Glaucoma suspect is the term used for individuals in which glaucoma diagnosis cannot be confirmed but also cannot be excluded at the time of consultation. In these cases, a mid- or long-term follow-up associated with proper evaluation may be necessary to unveil the presence of disease.
Although this may be considered an uncomfortable situation, it is important to emphasize for the patient to remain calm, as the inability to establish the diagnosis usually occurs in early glaucoma cases and not in advanced cases in which the alterations are more evident.
The inability to confirm the diagnosis may be due to different causes.
The normal appearance of the optic nerve head shows wide variation in the normal population. And in some cases, it may be difficult to differentiate an early glaucomatous optic disc from an optic disc with an unusual appearance (but with no disease).

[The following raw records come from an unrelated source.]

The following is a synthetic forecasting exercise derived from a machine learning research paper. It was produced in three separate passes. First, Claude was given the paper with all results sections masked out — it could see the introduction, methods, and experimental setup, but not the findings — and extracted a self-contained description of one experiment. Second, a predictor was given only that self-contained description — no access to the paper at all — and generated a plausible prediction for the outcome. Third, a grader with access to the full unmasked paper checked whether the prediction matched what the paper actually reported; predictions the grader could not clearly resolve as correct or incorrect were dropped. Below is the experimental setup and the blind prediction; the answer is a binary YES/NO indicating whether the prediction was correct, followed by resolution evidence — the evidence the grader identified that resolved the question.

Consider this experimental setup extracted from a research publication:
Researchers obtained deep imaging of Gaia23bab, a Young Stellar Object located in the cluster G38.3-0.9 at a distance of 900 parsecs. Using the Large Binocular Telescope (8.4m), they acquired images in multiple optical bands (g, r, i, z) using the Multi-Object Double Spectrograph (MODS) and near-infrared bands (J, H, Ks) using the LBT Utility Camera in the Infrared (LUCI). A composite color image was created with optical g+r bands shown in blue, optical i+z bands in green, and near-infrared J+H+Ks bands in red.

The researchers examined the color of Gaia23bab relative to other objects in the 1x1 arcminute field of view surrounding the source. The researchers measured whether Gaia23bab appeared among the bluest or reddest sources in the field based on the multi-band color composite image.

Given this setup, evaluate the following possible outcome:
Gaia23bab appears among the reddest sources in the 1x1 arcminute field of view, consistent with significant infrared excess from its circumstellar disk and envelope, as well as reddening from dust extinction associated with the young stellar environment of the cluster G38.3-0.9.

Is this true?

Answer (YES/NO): NO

All individuals diagnosed as glaucoma suspects or with a positive family history of glaucoma should ideally perform proper documentation of the optic disc appearance and visual function status. These exams should be repeated periodically, in order to compare them for changes along mid and long-term follow-up. Along with other exams, determining the presence of deterioration of these variables with time will confirm (or not) the presence of disease.
The ophthalmologist will discuss with the patient the advantages and disadvantages of different management approaches for this condition. In all cases continuous long-term follow-up is highly recommended, and some eye exams are necessary for proper monitoring.